REQUIRED TASK: Starting with the line that holds "Across all of", repeat each line through the last one below, exactly. Pictures stay out.

---------------

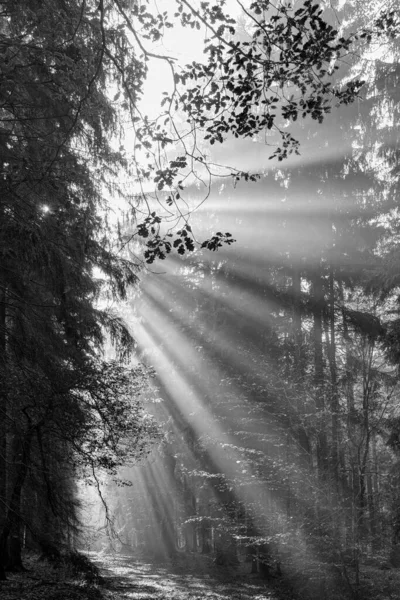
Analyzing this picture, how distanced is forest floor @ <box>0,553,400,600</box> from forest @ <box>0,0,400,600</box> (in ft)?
0.45

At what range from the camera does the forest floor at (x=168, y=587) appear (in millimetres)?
10195

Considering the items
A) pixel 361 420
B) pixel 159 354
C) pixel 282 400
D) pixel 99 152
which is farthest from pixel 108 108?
pixel 159 354

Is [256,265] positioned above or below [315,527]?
above

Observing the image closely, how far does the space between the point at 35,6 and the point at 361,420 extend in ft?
33.6

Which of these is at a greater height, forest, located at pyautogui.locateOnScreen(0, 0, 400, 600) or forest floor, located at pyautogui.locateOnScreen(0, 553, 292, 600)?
forest, located at pyautogui.locateOnScreen(0, 0, 400, 600)

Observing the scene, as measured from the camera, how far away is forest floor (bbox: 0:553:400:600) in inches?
401

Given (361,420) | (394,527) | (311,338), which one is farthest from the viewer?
(311,338)

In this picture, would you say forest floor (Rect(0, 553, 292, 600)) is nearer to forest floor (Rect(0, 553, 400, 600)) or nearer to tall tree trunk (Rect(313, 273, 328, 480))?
forest floor (Rect(0, 553, 400, 600))

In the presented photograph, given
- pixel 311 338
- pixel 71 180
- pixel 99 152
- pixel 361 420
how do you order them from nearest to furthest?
pixel 71 180 < pixel 99 152 < pixel 361 420 < pixel 311 338

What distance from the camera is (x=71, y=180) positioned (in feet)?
20.1

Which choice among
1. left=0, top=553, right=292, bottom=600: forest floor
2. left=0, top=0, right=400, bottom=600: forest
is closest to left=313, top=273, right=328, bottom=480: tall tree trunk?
left=0, top=0, right=400, bottom=600: forest

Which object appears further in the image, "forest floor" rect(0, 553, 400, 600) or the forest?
"forest floor" rect(0, 553, 400, 600)

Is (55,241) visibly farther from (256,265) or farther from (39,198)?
(256,265)

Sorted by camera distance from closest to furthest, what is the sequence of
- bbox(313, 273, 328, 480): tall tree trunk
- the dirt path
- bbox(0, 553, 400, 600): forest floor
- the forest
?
the forest → bbox(0, 553, 400, 600): forest floor → bbox(313, 273, 328, 480): tall tree trunk → the dirt path
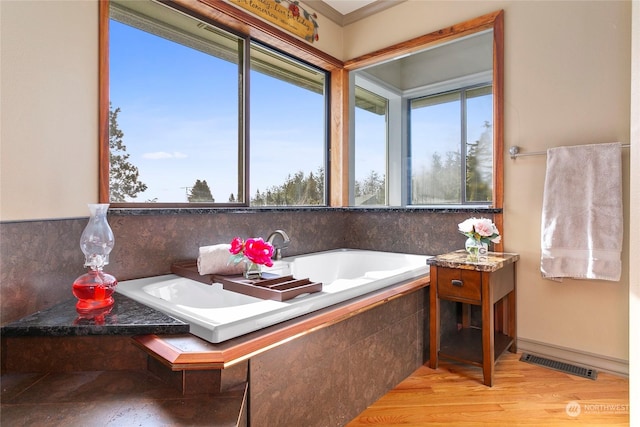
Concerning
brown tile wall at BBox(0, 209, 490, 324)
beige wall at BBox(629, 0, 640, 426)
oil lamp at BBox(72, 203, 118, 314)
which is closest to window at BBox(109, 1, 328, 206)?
brown tile wall at BBox(0, 209, 490, 324)

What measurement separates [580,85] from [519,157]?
515 millimetres

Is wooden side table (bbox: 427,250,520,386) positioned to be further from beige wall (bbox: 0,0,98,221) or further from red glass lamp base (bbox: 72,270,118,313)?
beige wall (bbox: 0,0,98,221)

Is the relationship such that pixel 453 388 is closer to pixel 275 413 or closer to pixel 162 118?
pixel 275 413

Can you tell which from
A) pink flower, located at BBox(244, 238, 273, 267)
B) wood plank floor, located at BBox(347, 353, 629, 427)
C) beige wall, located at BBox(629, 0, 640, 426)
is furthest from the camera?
pink flower, located at BBox(244, 238, 273, 267)

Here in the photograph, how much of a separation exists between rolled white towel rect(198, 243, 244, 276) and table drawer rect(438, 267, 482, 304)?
3.88ft

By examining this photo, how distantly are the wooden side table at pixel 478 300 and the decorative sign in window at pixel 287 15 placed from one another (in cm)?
205

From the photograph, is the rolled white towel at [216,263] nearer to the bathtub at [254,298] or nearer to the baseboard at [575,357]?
the bathtub at [254,298]

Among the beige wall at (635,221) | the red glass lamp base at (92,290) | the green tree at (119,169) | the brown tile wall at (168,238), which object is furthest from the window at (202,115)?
the beige wall at (635,221)

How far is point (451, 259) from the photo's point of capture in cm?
213

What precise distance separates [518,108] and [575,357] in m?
1.61

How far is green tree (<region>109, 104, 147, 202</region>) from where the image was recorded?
1.89 metres

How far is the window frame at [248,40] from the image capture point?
1732mm

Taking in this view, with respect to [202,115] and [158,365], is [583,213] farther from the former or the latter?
[202,115]

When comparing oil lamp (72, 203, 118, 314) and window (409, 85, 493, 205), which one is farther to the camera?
window (409, 85, 493, 205)
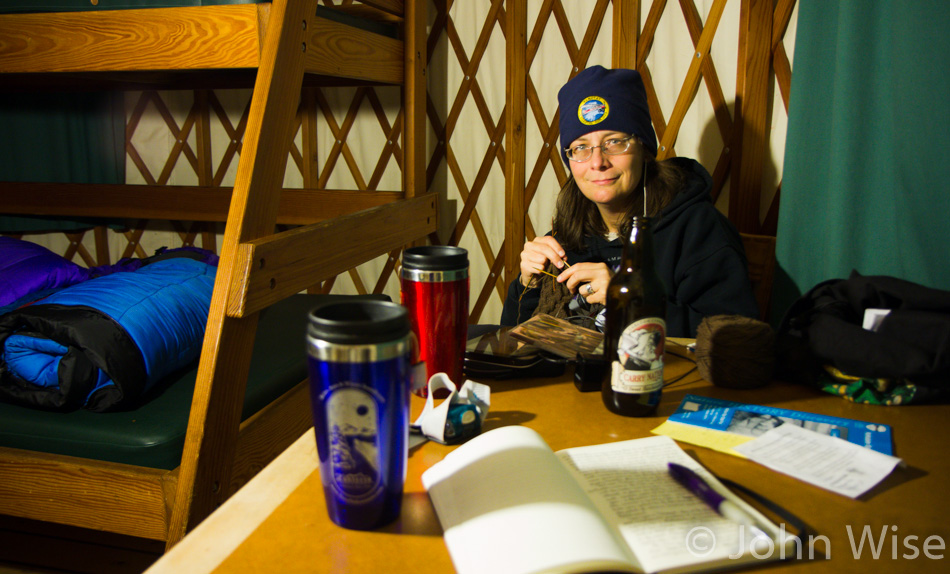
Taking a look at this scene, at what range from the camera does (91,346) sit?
109 cm

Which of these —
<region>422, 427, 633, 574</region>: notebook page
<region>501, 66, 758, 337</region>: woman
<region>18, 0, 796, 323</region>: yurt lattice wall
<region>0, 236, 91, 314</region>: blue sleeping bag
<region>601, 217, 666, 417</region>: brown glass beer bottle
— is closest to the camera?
<region>422, 427, 633, 574</region>: notebook page

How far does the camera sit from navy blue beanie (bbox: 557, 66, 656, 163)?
1360 millimetres

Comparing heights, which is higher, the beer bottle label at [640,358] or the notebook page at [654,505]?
the beer bottle label at [640,358]

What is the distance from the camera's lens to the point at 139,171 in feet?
8.74

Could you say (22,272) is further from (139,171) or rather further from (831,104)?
(831,104)

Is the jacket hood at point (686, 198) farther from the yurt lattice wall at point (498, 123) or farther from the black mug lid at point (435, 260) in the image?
the black mug lid at point (435, 260)

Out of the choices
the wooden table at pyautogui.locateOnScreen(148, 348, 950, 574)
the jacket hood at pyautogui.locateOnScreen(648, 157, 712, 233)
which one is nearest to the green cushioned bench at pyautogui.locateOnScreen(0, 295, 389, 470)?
the wooden table at pyautogui.locateOnScreen(148, 348, 950, 574)

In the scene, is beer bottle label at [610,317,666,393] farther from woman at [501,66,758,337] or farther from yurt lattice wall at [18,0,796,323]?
yurt lattice wall at [18,0,796,323]

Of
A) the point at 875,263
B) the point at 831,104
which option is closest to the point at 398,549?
the point at 875,263

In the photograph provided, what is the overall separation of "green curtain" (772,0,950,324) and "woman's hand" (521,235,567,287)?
0.62m

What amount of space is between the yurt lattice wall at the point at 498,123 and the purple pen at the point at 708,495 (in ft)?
5.48

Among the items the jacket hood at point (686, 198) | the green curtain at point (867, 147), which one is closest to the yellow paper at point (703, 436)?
the green curtain at point (867, 147)

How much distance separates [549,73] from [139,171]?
180cm

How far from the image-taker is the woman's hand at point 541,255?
1.18m
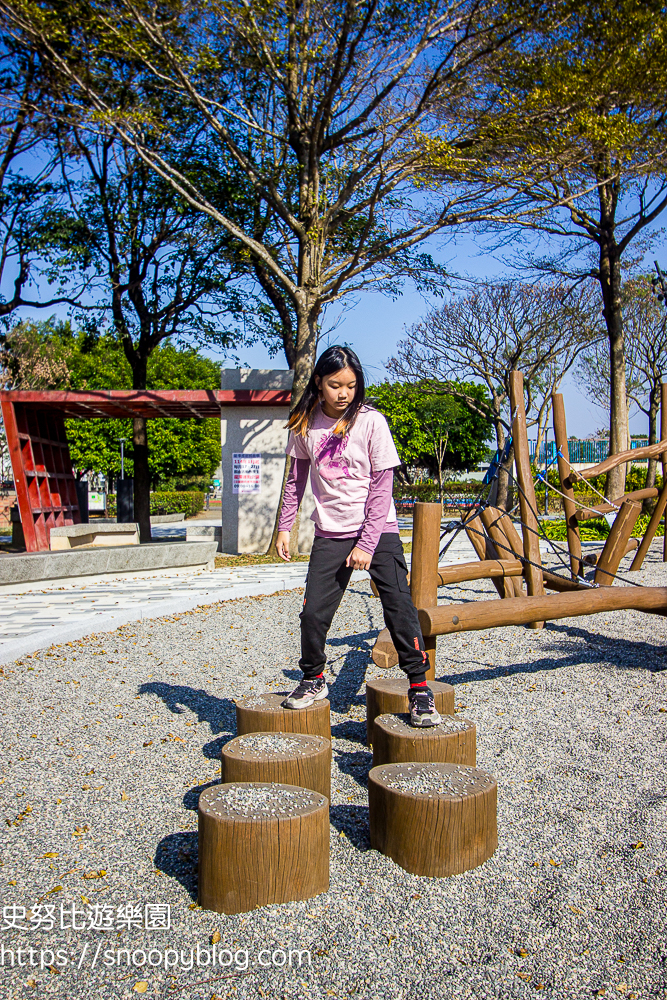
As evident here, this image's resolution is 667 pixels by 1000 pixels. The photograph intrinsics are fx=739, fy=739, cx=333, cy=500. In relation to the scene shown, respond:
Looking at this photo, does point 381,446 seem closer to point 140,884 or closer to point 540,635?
point 140,884

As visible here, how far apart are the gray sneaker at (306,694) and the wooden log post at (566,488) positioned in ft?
12.2

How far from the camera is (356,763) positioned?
11.8ft

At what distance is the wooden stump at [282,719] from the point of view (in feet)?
10.5

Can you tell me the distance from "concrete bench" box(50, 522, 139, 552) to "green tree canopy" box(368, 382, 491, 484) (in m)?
22.7

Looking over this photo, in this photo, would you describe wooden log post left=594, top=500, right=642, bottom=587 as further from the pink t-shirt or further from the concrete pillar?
the concrete pillar

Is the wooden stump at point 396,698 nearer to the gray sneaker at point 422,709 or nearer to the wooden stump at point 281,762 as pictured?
the gray sneaker at point 422,709

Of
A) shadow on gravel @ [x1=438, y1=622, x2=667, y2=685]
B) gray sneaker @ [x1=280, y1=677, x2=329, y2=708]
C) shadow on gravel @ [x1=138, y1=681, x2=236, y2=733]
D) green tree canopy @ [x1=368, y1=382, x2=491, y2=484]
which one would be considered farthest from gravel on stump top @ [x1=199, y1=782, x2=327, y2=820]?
green tree canopy @ [x1=368, y1=382, x2=491, y2=484]

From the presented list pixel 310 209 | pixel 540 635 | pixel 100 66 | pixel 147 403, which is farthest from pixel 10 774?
pixel 100 66

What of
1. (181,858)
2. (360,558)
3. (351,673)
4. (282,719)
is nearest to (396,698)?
(282,719)

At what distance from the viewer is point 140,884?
2.48 meters

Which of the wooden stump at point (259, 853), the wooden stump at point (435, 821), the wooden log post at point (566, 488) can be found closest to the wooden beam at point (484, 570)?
the wooden log post at point (566, 488)

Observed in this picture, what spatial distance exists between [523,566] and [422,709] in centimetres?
322

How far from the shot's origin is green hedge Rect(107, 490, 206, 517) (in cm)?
4156

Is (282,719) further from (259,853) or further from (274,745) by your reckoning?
(259,853)
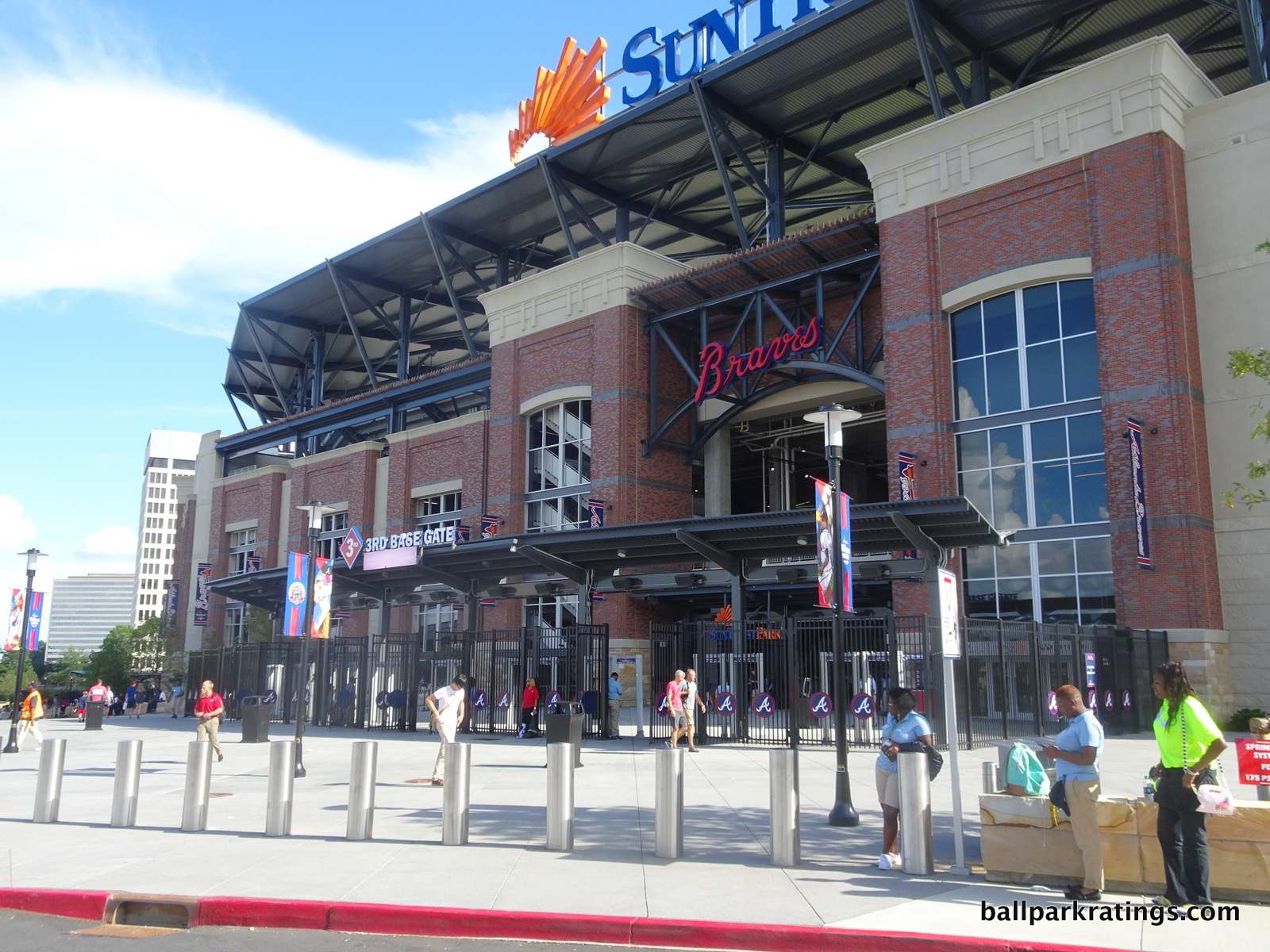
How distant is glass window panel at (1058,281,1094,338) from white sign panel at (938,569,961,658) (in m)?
19.5

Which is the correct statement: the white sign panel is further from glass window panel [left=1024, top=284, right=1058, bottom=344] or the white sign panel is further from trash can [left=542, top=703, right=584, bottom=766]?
glass window panel [left=1024, top=284, right=1058, bottom=344]

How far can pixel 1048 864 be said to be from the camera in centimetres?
867

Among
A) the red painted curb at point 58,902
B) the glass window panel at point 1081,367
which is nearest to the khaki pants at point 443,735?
the red painted curb at point 58,902

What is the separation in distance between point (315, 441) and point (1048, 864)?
180 feet

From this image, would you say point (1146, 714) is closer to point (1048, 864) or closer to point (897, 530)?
point (897, 530)

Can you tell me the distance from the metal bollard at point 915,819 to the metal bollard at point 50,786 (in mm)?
9958

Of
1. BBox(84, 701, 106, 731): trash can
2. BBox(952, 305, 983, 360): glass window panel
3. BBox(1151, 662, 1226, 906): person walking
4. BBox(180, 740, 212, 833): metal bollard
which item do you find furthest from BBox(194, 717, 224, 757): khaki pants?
BBox(952, 305, 983, 360): glass window panel

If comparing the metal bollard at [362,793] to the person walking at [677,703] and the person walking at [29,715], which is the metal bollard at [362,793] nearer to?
the person walking at [677,703]

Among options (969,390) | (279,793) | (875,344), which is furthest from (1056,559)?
(279,793)

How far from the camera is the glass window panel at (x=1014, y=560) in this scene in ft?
89.4

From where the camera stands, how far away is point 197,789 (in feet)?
39.3

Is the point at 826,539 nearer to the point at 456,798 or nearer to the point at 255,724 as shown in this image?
the point at 456,798

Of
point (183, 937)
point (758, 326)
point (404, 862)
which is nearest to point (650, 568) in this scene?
point (758, 326)

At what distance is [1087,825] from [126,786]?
1042 centimetres
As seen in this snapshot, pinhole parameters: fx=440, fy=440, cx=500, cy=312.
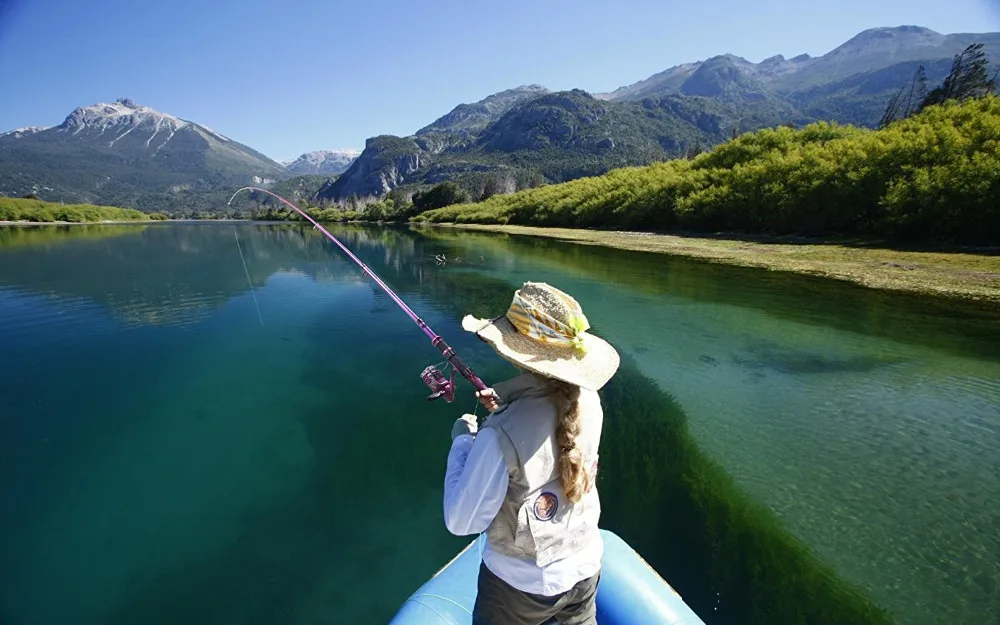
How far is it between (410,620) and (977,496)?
6886 mm

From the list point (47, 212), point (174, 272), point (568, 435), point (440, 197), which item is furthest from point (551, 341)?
point (47, 212)

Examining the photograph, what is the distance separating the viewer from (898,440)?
6621 millimetres

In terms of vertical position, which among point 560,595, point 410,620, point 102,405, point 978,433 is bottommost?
point 978,433

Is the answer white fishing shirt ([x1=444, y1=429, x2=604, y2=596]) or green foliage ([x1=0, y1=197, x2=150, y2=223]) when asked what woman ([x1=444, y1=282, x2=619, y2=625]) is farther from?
green foliage ([x1=0, y1=197, x2=150, y2=223])

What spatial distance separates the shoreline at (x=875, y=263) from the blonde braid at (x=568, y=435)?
1853 cm

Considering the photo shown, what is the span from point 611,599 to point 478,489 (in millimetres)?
2238

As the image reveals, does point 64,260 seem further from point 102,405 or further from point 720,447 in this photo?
point 720,447

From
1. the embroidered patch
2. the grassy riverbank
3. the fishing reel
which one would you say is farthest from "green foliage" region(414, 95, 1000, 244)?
the grassy riverbank

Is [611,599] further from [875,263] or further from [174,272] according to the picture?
[174,272]

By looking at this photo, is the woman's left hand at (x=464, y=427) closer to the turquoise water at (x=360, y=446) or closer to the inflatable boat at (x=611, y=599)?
the inflatable boat at (x=611, y=599)

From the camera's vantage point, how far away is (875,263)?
20.3 m

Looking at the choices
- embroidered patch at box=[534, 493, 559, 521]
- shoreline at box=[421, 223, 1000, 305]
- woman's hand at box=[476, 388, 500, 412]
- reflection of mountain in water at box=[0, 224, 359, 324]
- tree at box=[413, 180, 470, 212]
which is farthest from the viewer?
tree at box=[413, 180, 470, 212]

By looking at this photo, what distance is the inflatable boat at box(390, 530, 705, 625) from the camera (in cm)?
304

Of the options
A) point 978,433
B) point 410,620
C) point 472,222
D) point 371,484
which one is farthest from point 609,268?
point 472,222
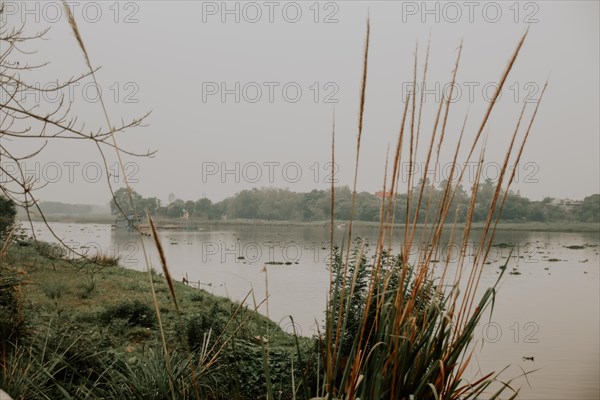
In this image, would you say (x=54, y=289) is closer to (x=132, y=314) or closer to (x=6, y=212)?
(x=132, y=314)

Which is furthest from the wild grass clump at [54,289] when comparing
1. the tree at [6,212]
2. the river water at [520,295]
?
the tree at [6,212]

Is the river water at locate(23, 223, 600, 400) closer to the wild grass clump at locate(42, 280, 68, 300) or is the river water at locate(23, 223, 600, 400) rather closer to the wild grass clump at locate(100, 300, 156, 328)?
the wild grass clump at locate(100, 300, 156, 328)

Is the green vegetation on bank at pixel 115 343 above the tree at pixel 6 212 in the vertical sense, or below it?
below

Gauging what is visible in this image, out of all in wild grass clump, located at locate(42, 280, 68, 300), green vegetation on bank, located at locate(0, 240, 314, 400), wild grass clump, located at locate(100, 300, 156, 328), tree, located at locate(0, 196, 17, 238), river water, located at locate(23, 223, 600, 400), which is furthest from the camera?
tree, located at locate(0, 196, 17, 238)

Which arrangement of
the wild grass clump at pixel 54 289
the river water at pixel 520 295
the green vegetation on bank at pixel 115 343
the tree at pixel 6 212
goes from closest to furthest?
1. the green vegetation on bank at pixel 115 343
2. the river water at pixel 520 295
3. the wild grass clump at pixel 54 289
4. the tree at pixel 6 212

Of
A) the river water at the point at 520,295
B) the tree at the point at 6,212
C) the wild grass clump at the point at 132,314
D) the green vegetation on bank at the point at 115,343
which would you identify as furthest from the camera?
the tree at the point at 6,212

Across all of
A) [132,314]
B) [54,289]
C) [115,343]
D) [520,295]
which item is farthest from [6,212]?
[520,295]

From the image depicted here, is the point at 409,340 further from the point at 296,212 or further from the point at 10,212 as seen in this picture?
the point at 296,212

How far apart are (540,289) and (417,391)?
14.2 m

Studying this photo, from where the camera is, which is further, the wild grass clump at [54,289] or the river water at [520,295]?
the wild grass clump at [54,289]

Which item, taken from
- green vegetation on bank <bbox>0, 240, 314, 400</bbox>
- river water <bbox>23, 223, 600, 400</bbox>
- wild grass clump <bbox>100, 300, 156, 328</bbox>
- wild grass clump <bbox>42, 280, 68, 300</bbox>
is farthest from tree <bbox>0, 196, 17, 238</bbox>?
wild grass clump <bbox>100, 300, 156, 328</bbox>

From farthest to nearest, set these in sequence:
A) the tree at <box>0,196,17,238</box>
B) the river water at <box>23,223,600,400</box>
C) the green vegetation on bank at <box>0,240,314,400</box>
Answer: the tree at <box>0,196,17,238</box> → the river water at <box>23,223,600,400</box> → the green vegetation on bank at <box>0,240,314,400</box>

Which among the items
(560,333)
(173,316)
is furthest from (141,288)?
(560,333)

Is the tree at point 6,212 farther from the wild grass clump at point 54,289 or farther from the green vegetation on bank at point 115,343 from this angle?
the wild grass clump at point 54,289
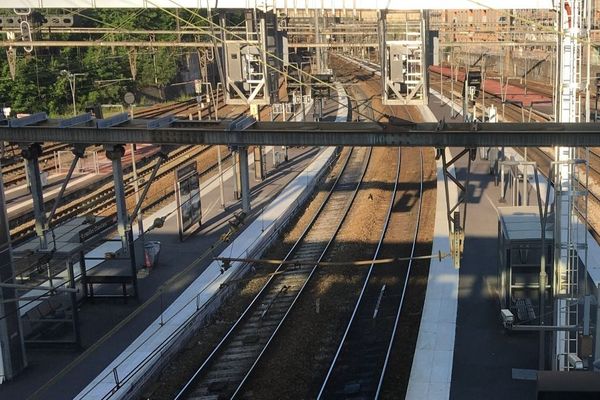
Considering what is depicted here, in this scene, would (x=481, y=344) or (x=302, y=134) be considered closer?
(x=302, y=134)

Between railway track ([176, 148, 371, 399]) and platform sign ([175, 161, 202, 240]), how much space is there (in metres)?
2.40

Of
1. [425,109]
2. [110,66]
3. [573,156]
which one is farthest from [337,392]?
[425,109]

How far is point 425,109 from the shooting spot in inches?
1527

---------------

RESPONSE:
Across all of
A) [132,314]
B) [54,289]
C) [115,343]
D) [520,295]
which item is farthest from [6,212]?
[520,295]

From the image depicted here, is the point at 409,340 further from the point at 296,212 or further from the point at 10,212 as seen in this picture?
the point at 296,212

How far apart are (540,289) and (417,391)?
14.2 m

Studying this photo, from where the camera is, which is further, the wild grass clump at [54,289] or the river water at [520,295]?
the wild grass clump at [54,289]

Which item, taken from
- green vegetation on bank <bbox>0, 240, 314, 400</bbox>
- river water <bbox>23, 223, 600, 400</bbox>
- wild grass clump <bbox>100, 300, 156, 328</bbox>
- wild grass clump <bbox>42, 280, 68, 300</bbox>
is farthest from tree <bbox>0, 196, 17, 238</bbox>?
wild grass clump <bbox>100, 300, 156, 328</bbox>

From farthest to nearest, set these in sequence:
A) the tree at <box>0,196,17,238</box>
B) the river water at <box>23,223,600,400</box>
C) the green vegetation on bank at <box>0,240,314,400</box>
Answer: the tree at <box>0,196,17,238</box> → the river water at <box>23,223,600,400</box> → the green vegetation on bank at <box>0,240,314,400</box>

Which among the items
(560,333)
(173,316)
is furthest from (141,288)?
(560,333)

Is the tree at point 6,212 farther from the wild grass clump at point 54,289 or farther from the green vegetation on bank at point 115,343 from this angle?
the wild grass clump at point 54,289
Considering what is depicted here, in this scene, would (x=481, y=344) or (x=302, y=134) be considered closer?
(x=302, y=134)

Between railway track ([176, 148, 371, 399]) and platform sign ([175, 161, 202, 240]), how much space is there (in metres)?
2.40

Of
1. [425,109]
2. [110,66]
3. [573,156]
which one is farthest from [337,392]?
[425,109]

How far is point 425,109 from the shooting spot in inches?
1527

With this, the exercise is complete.